For the government to 'tag' you wouldn't require the cooperation of business. Most people will opt for cell phones, On-Star, Internet, or other such products/services that can handle the chore. Without any extra cost to business or direct government involvement.
But even for them, its a matter of noticing that your doing something they fear.

I've even seen this recently entering the biological field. People getting complete body MRIs to determine what shape they're circulatory system is in... or opting to get DNA testing. How many people have seen the option to get your children photographed and fingerprinted for security? Soon we'll see dentists and optometrist use digitized equipment and files.


KBCraig

Quote from: dalebert on August 31, 2008, 09:03 PM NHFT
Adam's a libertarian.

The whole show leans that way. I mean, c'mon, geeks with guns are almost automatically libertarian.

Lloyd Danforth

Adam may be a libertarian,but, I don't know about the other one. Every time a firearm comes into play he's all: "We gotta go get a cop to hold our hand!"

AntonLee

exactly, sometimes I used to wonder if it was something discovery made them say. . . but that guy sounds all too excited about the fact that some leo's need to be around to shoot a gun in a hard plastic case.   Scientifically, he might be a genius. . . but anatomically. . .he's got no nutsack.

Josh

Quote from: dalebert on August 31, 2008, 09:03 PM NHFT
Adam's a libertarian.

I kind of suspected that.

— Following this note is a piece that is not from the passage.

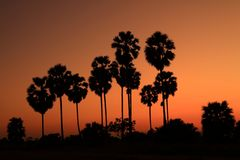 Silhouetted palm tree Stock Image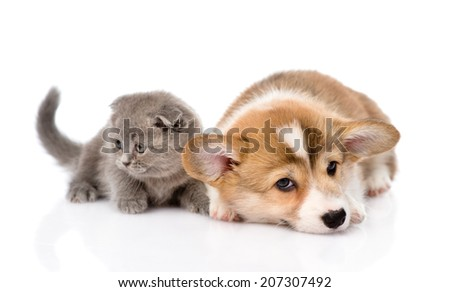 sad puppy and kitten together. isolated on white background - stock photo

He's too smart NOT to be ;)

Pat McCotter

Quote from: John Edward Mercier on August 31, 2008, 03:13 PM NHFT
The first line of security is always obscurity... and no level of security is unbreachable.
You can't 'hack' what you don't know about... and anything can be 'hacked'.

Just one reason this is not true.
Why Being Open about Security Makes Us All Safer in the Long Run
By Bruce Schneier
The Guardian
August 7, 2008

London's Oyster card has been cracked, and the final details will become public in October. NXP Semiconductors, the Philips spin-off that makes the system, lost a court battle to prevent the researchers from publishing. People might be able to use this information to ride for free, but the sky won't be falling. And the publication of this serious vulnerability actually makes us all safer in the long run.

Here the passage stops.